Researchers developed a new way to use femtosecond laser pulses to fabricate the high-precision ultrathin mirrors required for high-performance x-ray telescopes. Femtosecond laser surface ablation is applied to selectively remove stressed film regions on the mirror substrate, correcting the shape of the mirror’s reflective surface. [Image: H. Zuo, MIT Kavli Institute for Astrophysics and Space Research] [Enlarge image]
When the next generation of space-based astronomical observatories launches in the 2030s, the new telescopes will need state-of-the-art optics to improve upon the current generation of spacecraft. A new laser micromachining technique for shaping surfaces could sharpen future mirrors for spaceborne X-ray telescopes.
Researchers at a US laboratory used femtosecond laser pulses to modify the stress states of thin-shell silicon mirrors for collecting X-rays (Optica, doi: 10.1364/OPTICA.461870). The method could improve the optical quality and resolution of future space-based observing missions.
X-rays from space, which originate in extremely hot gases, cannot be seen through Earth’s atmosphere, so telescopes must get above the atmosphere to detect them. Professional astronomers have two workhorse spacecraft, NASA’s Chandra X-ray Observatory and the European Space Agency’s XMM-Newton, but both instruments were launched back in 1999. The two space agencies are working on plans for upgraded X-ray telescopes to be launched in the next decade or two.
Conventionally shaped telescopes—from ground-based behemoths to the Hubble and James Webb space telescopes—do not catch high-energy photons very well; incoming X-rays must be focused with glancing reflection off a series of highly reflective paraboloid or hyperboloid mirrors.
Precision bending and stress mapping
NASA’s current concept for a next-generation X-ray observatory—named Lynx, to be launched no earlier than 2036—calls for more than 37,000 lightweight, thin-shell silicon mirrors. However, such mirrors bend out of shape easily during the fabrication process or the coating process.
To keep mirrors steady during manufacturing, Heng Zuo and her colleagues at the Massachusetts Institute of Technology (MIT) Kavli Institute for Astrophysics and Space Research, USA, applied a method known as stress-based figure correction. In this technique, small bits of the mirror substrate are either locally stressed or completely removed from strategic regions of the mirror to encourage the material to curve properly.
The experimental setup combines femtosecond laser micromachining with a previously developed technique called stress-based figure correction. Red arrows show the light path through the setup. [Image: H. Zuo, MIT Kavli Institute for Astrophysics and Space Research] [Enlarge image]
For the current study, Zuo coated the back (non-reflective) side of the mirrors with the thermal oxide of silicon.
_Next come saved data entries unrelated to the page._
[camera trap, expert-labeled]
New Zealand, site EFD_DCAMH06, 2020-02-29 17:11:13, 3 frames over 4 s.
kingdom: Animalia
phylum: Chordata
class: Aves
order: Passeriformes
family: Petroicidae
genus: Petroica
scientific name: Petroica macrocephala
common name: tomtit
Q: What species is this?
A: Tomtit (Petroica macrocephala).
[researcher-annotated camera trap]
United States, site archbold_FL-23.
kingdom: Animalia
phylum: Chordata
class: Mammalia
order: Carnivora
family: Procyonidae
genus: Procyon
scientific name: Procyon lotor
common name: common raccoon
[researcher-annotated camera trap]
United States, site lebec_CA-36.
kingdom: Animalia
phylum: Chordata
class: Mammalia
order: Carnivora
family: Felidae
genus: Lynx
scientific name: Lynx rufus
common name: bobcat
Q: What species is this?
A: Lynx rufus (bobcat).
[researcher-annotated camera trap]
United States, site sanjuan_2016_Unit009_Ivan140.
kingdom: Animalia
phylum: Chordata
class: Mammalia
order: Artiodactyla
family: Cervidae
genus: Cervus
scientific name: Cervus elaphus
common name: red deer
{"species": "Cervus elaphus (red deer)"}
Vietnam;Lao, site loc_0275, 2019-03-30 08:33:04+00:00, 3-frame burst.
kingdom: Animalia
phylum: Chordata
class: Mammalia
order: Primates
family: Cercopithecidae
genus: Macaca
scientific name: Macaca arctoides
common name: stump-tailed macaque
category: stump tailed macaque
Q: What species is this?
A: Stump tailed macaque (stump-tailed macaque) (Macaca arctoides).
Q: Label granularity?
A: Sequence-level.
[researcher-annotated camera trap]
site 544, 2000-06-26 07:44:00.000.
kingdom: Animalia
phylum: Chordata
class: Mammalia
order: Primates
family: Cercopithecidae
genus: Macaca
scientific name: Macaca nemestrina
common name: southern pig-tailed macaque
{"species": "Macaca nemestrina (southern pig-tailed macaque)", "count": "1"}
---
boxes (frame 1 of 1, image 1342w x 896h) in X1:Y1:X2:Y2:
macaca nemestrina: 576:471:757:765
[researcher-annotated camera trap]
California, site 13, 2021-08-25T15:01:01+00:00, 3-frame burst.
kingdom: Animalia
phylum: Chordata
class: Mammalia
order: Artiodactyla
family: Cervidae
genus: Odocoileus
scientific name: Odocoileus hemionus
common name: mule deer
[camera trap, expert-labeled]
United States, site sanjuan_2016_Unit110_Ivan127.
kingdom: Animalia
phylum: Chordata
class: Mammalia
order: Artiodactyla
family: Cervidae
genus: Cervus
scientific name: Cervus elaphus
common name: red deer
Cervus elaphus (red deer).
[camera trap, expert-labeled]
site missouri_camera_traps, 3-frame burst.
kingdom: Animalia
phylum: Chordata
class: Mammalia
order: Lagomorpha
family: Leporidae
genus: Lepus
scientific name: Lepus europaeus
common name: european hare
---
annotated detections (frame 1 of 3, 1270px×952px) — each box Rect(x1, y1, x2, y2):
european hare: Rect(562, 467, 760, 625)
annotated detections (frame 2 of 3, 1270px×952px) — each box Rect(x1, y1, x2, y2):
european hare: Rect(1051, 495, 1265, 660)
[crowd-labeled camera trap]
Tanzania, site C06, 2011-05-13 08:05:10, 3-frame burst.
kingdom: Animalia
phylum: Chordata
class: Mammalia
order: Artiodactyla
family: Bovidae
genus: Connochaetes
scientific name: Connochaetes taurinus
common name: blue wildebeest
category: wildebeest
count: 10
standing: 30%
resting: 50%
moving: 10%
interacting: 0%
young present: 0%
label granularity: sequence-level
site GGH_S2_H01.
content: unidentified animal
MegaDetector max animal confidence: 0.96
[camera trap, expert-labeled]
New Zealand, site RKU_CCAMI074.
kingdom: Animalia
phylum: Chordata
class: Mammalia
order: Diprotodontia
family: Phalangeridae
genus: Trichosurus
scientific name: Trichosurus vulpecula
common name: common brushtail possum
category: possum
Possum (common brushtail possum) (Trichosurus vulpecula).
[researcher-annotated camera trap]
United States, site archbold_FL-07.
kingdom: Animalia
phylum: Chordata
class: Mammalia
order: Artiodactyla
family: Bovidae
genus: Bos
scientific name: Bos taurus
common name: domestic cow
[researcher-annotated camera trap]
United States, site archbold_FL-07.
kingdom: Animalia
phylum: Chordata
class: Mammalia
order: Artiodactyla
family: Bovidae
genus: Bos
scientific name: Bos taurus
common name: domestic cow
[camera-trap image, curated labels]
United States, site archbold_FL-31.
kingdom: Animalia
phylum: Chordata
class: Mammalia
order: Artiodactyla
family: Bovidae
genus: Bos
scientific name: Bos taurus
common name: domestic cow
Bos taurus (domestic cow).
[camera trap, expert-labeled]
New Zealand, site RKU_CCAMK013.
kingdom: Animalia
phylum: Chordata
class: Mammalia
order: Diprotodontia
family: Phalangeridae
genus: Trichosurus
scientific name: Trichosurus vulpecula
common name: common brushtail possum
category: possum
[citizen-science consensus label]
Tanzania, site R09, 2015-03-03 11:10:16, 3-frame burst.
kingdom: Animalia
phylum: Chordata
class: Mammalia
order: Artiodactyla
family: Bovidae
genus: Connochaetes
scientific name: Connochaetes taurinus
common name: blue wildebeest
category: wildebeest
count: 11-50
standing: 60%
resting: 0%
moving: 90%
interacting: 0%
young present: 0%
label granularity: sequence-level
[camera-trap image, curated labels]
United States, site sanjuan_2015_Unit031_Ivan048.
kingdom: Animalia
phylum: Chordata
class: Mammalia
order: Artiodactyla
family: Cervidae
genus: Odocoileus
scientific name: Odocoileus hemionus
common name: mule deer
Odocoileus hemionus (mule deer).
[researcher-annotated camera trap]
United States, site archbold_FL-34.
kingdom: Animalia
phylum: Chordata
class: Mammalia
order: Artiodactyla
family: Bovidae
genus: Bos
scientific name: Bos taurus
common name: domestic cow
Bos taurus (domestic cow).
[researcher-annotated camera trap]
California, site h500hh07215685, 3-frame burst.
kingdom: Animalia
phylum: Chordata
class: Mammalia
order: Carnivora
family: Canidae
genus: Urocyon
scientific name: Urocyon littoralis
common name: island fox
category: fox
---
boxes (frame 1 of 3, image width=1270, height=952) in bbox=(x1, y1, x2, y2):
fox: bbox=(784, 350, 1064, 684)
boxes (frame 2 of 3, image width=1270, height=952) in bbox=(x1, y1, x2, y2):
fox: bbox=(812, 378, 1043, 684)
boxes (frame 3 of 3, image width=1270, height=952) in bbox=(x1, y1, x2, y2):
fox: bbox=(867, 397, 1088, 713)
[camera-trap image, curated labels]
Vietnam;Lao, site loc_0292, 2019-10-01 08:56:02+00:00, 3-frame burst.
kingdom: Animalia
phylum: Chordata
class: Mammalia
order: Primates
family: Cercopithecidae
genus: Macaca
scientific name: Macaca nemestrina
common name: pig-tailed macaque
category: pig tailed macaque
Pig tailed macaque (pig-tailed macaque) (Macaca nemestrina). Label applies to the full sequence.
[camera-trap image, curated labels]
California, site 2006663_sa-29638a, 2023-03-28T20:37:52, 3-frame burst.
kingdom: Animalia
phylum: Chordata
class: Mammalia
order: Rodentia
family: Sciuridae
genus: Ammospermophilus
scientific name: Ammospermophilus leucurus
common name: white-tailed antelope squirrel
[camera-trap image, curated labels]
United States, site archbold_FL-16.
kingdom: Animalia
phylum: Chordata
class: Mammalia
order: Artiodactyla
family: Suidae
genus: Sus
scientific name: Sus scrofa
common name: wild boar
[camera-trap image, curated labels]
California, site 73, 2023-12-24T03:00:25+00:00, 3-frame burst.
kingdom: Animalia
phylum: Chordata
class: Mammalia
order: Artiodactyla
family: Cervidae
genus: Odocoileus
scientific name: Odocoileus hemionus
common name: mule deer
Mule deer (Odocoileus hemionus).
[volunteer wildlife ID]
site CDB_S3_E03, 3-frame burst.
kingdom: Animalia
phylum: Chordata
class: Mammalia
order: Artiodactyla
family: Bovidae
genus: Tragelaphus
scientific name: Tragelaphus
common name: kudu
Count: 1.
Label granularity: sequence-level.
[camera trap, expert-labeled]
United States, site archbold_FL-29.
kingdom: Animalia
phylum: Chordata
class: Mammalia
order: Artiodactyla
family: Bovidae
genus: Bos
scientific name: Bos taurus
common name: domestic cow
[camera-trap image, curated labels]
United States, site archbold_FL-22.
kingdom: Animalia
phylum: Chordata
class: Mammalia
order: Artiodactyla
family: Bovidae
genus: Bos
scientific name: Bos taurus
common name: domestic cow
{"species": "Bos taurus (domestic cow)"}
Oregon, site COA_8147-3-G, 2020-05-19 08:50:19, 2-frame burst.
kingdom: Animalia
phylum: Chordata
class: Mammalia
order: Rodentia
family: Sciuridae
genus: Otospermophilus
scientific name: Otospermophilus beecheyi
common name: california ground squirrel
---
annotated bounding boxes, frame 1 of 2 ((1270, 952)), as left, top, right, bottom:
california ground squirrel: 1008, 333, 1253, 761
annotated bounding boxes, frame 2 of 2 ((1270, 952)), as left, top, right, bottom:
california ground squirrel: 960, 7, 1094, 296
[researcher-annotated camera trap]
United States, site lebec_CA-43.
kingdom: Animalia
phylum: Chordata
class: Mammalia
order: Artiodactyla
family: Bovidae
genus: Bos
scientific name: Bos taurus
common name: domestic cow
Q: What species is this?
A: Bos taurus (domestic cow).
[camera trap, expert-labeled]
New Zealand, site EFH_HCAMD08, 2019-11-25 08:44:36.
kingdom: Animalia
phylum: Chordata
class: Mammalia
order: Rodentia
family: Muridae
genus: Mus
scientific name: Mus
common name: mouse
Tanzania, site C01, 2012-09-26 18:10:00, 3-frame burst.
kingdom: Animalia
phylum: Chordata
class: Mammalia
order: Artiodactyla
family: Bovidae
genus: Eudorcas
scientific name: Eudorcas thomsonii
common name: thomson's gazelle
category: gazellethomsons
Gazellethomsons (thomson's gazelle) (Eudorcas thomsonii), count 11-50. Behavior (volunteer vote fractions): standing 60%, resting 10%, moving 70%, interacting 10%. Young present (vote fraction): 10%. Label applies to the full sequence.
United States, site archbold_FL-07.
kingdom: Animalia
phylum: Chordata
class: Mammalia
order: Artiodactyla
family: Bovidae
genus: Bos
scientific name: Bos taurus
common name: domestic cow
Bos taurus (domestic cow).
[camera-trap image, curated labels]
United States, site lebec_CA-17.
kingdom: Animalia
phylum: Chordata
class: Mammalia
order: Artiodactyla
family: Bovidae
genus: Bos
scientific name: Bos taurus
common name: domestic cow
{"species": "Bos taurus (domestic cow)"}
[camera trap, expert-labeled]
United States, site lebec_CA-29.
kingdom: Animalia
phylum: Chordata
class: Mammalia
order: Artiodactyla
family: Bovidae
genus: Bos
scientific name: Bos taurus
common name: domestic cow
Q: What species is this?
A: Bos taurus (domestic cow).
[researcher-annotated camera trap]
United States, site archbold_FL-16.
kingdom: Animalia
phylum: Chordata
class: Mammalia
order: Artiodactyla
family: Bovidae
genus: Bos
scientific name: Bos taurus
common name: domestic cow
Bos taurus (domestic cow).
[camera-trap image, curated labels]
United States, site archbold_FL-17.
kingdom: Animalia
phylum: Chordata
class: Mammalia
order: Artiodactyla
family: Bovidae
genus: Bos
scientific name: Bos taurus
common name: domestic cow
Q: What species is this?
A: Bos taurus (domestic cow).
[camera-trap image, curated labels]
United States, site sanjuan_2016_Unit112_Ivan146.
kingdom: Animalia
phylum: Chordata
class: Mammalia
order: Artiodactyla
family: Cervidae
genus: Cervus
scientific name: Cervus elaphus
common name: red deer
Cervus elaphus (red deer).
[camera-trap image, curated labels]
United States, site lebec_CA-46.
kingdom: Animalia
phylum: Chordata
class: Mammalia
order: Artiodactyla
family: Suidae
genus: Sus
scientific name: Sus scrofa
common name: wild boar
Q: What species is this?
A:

Next, she used a femtosecond pulsed laser to create tiny holes and troughs, with dimensions of roughly 10 μm, in the SiO2 substrate. “The removal of the stressed film and the relaxation of adjacent substrate regions together contribute to further stress relaxation and substrate bending,” the authors wrote.
To improve the stress-figuring process, the MIT team developed a multi-pass correction scheme, incorporating a feedback loop to repeat the micromachining process until the mirror has been shaped into the correct profile.
Correcting for “any type of error”
“Our experimental results showed that patterned removal of periodic holes leads to equibiaxial (bowl-shaped) stress states, while fine-pitched oriented removal of periodic troughs generates non-equibiaxial (potato-chip-shaped) stress components,” said Zuo, who is now with the University of New Mexico, USA, in a press release. “[Through] combining these two features with proper rotation of the trough orientation, we can create a variety of stress states that can, in principle, be used to correct for any type of error in the mirrors.”